- _課題の条件_
次の1.〜3.が下の本文の内容と合うかどうか、はい・いいえで答え、それぞれ決め手となる本文の語句をそのまま引用すること。
1. マルク・ボアンによるプレタポルテ コレクション「ミス ディオール」は1967年に発表された。
2. 秋冬コレクションのショーは今年9月に発表された。
3. ソアジック・ファフは80年代からディオールに勤めていた。

- _本文_

綾瀬はるか、ディオール ヘリテージを訪れる。
Fashion 2024.09.20
2024‐25秋冬コレクションで、マリア・グラツィア・キウリは、60年代に誕生したプレタポルテ コレクション、「ミス ディオール」に着想源を求めた。今日、綾瀬はるかが訪れるのはディオール ヘリテージ。知らなかった「ミス ディオール」の物語が解き明かされていく。
videographer: Yuzuru Nakatani hair: Tomohiro Ohashi make up:Asami Taguchi interpreter: Masae Takata(paris office)
今年2月末に発表された秋冬コレクションのショーで一際目を引いたのは、大きく"MISS DIOR"の文字が描かれたスカートやコートだった。この文字は、ディオールが1967年に発表したマルク・ボアンによるプレタポルテ コレクション、「ミス ディオール」のスカーフに描かれていたもの。自由を求め、社会進出を果たした新時代の女性たちのニーズに応えるべく発表されたプレタポルテに対する、マリア・グラツィア・キウリからのオマージュだ。
コレクションのインスピレーション源となった「ミス ディオール」の歴史とは? そんな思いを抱いてディオール ヘリテージを訪れた綾瀬はるか。70年代からディオールに勤め、引退後のいまも大事なゲストの案内役を務めているという前ディレクター、ソアジック・ファフに迎えられた。

- _元の記録_
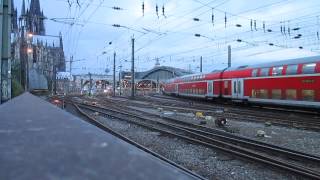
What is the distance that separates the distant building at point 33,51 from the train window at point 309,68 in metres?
22.1

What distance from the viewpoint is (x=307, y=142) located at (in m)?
13.6

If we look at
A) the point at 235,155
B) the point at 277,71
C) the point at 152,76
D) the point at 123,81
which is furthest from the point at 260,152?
the point at 152,76

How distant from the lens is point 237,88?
102 ft

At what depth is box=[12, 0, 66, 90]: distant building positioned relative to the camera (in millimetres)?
53000

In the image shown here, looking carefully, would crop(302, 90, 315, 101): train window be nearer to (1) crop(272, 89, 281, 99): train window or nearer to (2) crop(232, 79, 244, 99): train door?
(1) crop(272, 89, 281, 99): train window

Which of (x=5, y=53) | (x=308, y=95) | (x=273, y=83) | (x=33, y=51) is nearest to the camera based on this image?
(x=5, y=53)

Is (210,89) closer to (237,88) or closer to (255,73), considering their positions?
(237,88)

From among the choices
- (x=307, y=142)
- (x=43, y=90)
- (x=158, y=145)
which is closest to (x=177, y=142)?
(x=158, y=145)

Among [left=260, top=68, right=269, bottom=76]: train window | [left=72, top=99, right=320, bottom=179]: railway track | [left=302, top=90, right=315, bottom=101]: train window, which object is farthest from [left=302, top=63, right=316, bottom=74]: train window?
[left=72, top=99, right=320, bottom=179]: railway track

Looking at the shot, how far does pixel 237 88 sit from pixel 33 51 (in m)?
37.2

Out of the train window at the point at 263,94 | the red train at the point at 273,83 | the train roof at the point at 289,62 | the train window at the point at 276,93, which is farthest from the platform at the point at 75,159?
the train window at the point at 263,94

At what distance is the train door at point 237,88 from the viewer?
100ft

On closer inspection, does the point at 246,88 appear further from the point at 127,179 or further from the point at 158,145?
the point at 127,179

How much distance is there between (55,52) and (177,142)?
105m
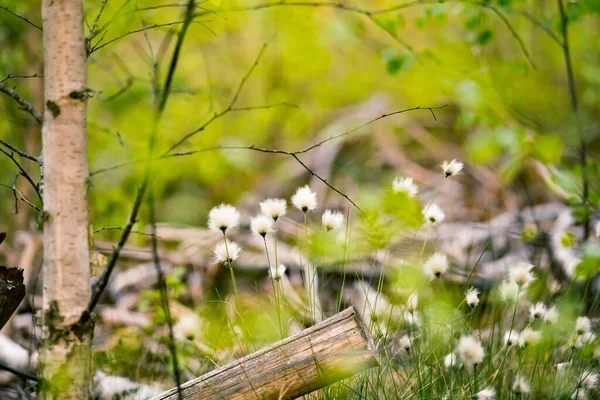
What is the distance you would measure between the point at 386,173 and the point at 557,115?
2027mm

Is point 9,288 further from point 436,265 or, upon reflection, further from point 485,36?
point 485,36

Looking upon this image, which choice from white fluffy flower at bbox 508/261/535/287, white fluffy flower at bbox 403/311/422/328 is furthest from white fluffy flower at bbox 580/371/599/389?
white fluffy flower at bbox 403/311/422/328

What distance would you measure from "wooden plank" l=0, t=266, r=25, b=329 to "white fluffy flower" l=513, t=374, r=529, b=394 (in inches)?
58.5

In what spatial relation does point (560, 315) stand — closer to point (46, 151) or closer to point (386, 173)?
point (46, 151)

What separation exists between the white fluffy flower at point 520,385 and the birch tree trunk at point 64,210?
1254mm

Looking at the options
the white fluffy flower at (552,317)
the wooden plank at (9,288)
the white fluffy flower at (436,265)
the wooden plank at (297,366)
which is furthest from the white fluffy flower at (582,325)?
the wooden plank at (9,288)

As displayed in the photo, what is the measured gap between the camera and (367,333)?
150cm

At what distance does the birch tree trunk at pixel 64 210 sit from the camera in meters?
1.12

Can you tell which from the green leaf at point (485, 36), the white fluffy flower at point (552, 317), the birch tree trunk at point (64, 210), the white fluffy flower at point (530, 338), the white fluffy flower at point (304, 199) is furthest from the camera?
the green leaf at point (485, 36)

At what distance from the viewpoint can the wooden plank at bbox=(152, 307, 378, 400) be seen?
4.66ft

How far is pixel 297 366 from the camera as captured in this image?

- _解答_
1. はい。「ディオールが1967年に発表したマルク・ボアンによるプレタポルテ コレクション」
2. いいえ。「今年2月末に発表された秋冬コレクションのショー」
3. いいえ。「70年代からディオールに勤め」